Records of scene-based questions
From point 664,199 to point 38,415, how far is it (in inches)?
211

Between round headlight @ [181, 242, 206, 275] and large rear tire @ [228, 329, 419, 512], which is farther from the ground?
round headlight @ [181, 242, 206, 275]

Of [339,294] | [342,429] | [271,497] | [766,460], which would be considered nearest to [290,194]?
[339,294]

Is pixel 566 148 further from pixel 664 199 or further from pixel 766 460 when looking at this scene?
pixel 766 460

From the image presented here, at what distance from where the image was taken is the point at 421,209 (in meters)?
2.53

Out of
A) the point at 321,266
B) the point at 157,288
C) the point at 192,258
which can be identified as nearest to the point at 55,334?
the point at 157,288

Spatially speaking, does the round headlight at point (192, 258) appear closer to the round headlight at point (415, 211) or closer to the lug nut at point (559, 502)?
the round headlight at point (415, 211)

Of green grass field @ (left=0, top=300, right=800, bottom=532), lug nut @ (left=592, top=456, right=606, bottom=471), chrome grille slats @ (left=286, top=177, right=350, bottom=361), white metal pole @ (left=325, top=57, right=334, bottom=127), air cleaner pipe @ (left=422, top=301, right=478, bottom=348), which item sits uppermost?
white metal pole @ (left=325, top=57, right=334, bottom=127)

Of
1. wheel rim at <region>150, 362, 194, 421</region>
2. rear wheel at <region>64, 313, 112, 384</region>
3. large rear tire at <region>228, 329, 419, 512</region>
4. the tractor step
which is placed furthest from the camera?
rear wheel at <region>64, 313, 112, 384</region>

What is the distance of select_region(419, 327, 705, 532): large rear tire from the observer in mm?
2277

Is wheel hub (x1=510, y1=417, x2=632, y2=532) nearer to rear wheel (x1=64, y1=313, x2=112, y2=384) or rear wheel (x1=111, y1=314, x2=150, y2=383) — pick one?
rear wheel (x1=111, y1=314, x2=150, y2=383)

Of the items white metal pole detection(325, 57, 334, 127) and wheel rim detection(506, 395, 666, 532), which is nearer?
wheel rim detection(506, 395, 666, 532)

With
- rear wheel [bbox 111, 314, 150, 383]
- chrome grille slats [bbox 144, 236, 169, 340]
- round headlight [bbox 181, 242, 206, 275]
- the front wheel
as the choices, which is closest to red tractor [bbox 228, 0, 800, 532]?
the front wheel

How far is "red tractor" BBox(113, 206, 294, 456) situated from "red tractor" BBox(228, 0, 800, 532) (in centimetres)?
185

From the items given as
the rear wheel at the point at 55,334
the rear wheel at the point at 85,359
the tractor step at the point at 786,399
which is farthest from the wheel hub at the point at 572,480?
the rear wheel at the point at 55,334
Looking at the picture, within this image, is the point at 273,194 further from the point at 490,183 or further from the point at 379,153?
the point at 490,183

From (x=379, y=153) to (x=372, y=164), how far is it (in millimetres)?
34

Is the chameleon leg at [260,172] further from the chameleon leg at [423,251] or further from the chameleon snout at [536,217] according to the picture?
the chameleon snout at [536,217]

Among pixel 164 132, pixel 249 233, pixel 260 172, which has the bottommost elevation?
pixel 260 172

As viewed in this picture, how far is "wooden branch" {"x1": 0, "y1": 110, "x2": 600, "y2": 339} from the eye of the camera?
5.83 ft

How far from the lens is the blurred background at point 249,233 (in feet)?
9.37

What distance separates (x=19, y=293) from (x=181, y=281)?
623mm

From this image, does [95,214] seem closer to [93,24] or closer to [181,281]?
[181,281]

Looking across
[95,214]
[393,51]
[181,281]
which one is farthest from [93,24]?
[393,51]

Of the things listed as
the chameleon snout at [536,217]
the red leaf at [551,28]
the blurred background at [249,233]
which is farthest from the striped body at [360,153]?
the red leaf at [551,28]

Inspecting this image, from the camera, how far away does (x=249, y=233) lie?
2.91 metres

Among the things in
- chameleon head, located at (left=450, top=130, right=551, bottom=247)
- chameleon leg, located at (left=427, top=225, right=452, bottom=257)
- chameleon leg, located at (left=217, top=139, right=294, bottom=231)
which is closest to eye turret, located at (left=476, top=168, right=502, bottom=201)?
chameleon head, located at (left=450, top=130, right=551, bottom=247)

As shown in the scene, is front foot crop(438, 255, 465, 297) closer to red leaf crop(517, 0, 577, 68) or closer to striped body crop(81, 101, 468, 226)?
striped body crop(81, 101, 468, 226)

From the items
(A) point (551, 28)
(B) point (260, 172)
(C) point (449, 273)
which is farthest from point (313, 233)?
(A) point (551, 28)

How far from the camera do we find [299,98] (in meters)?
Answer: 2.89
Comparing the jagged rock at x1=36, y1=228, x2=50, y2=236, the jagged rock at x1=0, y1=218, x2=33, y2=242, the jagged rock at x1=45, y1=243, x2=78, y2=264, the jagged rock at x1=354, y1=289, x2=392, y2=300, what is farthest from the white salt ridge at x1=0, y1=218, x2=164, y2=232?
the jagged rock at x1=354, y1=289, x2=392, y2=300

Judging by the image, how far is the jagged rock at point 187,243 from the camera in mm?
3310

§ THE REQUEST: Retype all of the records above, character for character.

§ EXPECTED ANSWER:
From point 664,199 to point 38,415, how far is it (in inches)?
211

Between round headlight @ [181, 242, 206, 275] and large rear tire @ [228, 329, 419, 512], which is farther from the ground?
round headlight @ [181, 242, 206, 275]

Of [339,294] | [342,429] | [271,497] | [766,460], which would be considered nearest to [290,194]?
[339,294]

Is pixel 566 148 further from pixel 664 199 or further from pixel 766 460 when looking at this scene?
pixel 766 460

From the image presented here, at what distance from where the image was taken is the point at 421,209 (in meters)?
2.53

Out of
A) the point at 321,266
B) the point at 157,288
C) the point at 192,258
which can be identified as nearest to the point at 55,334?
the point at 157,288

Spatially speaking, does the round headlight at point (192, 258) appear closer to the round headlight at point (415, 211) or closer to the lug nut at point (559, 502)?
the round headlight at point (415, 211)

Of green grass field @ (left=0, top=300, right=800, bottom=532), lug nut @ (left=592, top=456, right=606, bottom=471), chrome grille slats @ (left=286, top=177, right=350, bottom=361), white metal pole @ (left=325, top=57, right=334, bottom=127), air cleaner pipe @ (left=422, top=301, right=478, bottom=348), which item sits uppermost?
white metal pole @ (left=325, top=57, right=334, bottom=127)

Of
1. wheel rim at <region>150, 362, 194, 421</region>
2. rear wheel at <region>64, 313, 112, 384</region>
3. large rear tire at <region>228, 329, 419, 512</region>
4. the tractor step
which is placed furthest from the camera?
rear wheel at <region>64, 313, 112, 384</region>

What is the distance of select_region(419, 327, 705, 532): large rear tire from the observer in mm?
2277

Is wheel hub (x1=510, y1=417, x2=632, y2=532) nearer to rear wheel (x1=64, y1=313, x2=112, y2=384) or rear wheel (x1=111, y1=314, x2=150, y2=383) — pick one?
rear wheel (x1=111, y1=314, x2=150, y2=383)

Of the items white metal pole detection(325, 57, 334, 127) and wheel rim detection(506, 395, 666, 532), which is nearer?
wheel rim detection(506, 395, 666, 532)

With
- rear wheel [bbox 111, 314, 150, 383]
- chrome grille slats [bbox 144, 236, 169, 340]
- round headlight [bbox 181, 242, 206, 275]
- the front wheel
as the choices, which is closest to red tractor [bbox 228, 0, 800, 532]?
the front wheel

How far is "red tractor" BBox(113, 206, 294, 456) situated from "red tractor" BBox(228, 0, 800, 532) (in centimetres)?
185

From the items given as
the rear wheel at the point at 55,334
the rear wheel at the point at 85,359
the tractor step at the point at 786,399
which is farthest from the wheel hub at the point at 572,480?
the rear wheel at the point at 55,334
Looking at the picture, within this image, is the point at 273,194 further from the point at 490,183 or further from the point at 379,153?
the point at 490,183

From (x=379, y=153) to (x=372, y=164), how far is it (in millimetres)?
34

Is the chameleon leg at [260,172] further from the chameleon leg at [423,251] or further from the chameleon snout at [536,217] according to the picture?
the chameleon snout at [536,217]

Among pixel 164 132, pixel 249 233, pixel 260 172, which has the bottommost elevation?
pixel 260 172

As viewed in this picture, how far is "wooden branch" {"x1": 0, "y1": 110, "x2": 600, "y2": 339} from the eye of the camera?
5.83 ft

How far from the lens is the blurred background at point 249,233 (in feet)?
9.37

What distance separates (x=19, y=293) from (x=181, y=281)?
623mm

From this image, does [95,214] seem closer to [93,24] or closer to [181,281]?
[181,281]

Looking across
[95,214]
[393,51]
[181,281]
which one is farthest from [93,24]?
[393,51]

Of the things listed as
the chameleon snout at [536,217]
the red leaf at [551,28]
the blurred background at [249,233]
which is farthest from the striped body at [360,153]?
the red leaf at [551,28]

Inspecting this image, from the camera, how far away does (x=249, y=233) lie?
2.91 metres

Among the things in
- chameleon head, located at (left=450, top=130, right=551, bottom=247)
- chameleon leg, located at (left=427, top=225, right=452, bottom=257)
- chameleon leg, located at (left=217, top=139, right=294, bottom=231)
which is closest to eye turret, located at (left=476, top=168, right=502, bottom=201)?
chameleon head, located at (left=450, top=130, right=551, bottom=247)

As shown in the scene, is front foot crop(438, 255, 465, 297) closer to red leaf crop(517, 0, 577, 68) or closer to striped body crop(81, 101, 468, 226)?
striped body crop(81, 101, 468, 226)

From the items
(A) point (551, 28)
(B) point (260, 172)
(C) point (449, 273)
which is farthest from point (313, 233)?
(A) point (551, 28)

How far from the camera do we find [299,98] (in meters)?
Answer: 2.89
Comparing the jagged rock at x1=36, y1=228, x2=50, y2=236, the jagged rock at x1=0, y1=218, x2=33, y2=242, the jagged rock at x1=45, y1=243, x2=78, y2=264, the jagged rock at x1=354, y1=289, x2=392, y2=300, what is farthest from the white salt ridge at x1=0, y1=218, x2=164, y2=232?
the jagged rock at x1=354, y1=289, x2=392, y2=300

Judging by the image, how far is the jagged rock at point 187,243 from the camera in mm?
3310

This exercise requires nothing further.